= Bhrahmapuram landfill =

Waste dumping yard in Kochi, India

Brahmapuram landfill is an overfilled waste dumping site located in the Indian city of Kochi, Kerala. The Brahmapuram Solid Waste plant located here is owned and operated by the Kochi Corporation. The site is a major source of environmental pollution, fire hazards, and public health and safety issues. The Kochi city produces more than 600 tons of waste per day and nearly 100 ton of it is decomposed at Brahmapuram Solid Waste plant into organic manure. The plant which was inaugurated in 2008 to manage solid waste was eventually converted into a landfill. As per March 2023, there is an estimated volume of 5.5 lakh tonnes of waste spread over 110 acres at the site. On 2 March 2023, a major fire burst out at Brahmapuram waste plant engulfing many parts of city in smoke containing toxic gas for many days.

==2023 Brahmapuram waste plant fire==

On 2 March 2023, a major fire broke out at the Brahmapuram waste plant. After the fire, major parts of Kochi city was engulfed in smoke. The fire broke out in a swampy area behind the Kinfra Industrial Park and the smoke spread for kilometers across the city. Following the outbreak, the Kerala State Pollution Control Board slapped a fine of Rs 1.80 crore on Kochi corporation. On 6 March, the toxic elements in the atmosphere of Kochi rapidly increased to a dangerous level following the outburst of fire. Many residents and opposition parties alleged that the fire was man made and a private agency engaged for mining the waste in the landfill played a major role in creating it.

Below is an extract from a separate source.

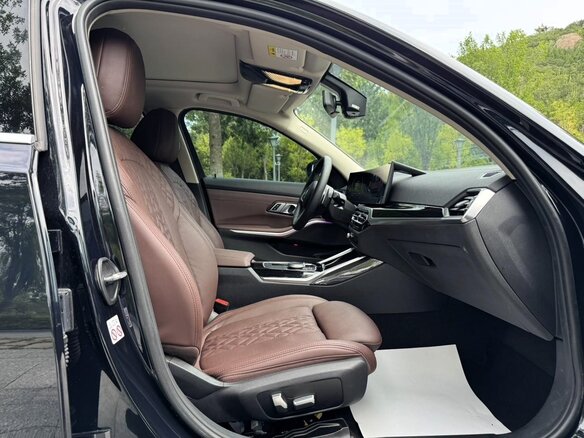 2023 BMW 3 серии Long 320Li VII (G2x) Рестайлинг, чёрный, 3250100 рублей - вид 13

Within a week after the outburst of fire, the smoke spread across to nearby districts of Alappuzha and Kottayam. The High Court of Kerala remarked that the people of Kochi were trapped in a gas chamber. The court also criticized the Kochi Corporation and the Pollution Control Board. The garbage in Kochi city piled up in the city after the garbage removal to Brahmapuram got stopped due to fire. After 12 days of continuous operations, the fire was extinguished completely on 13 March.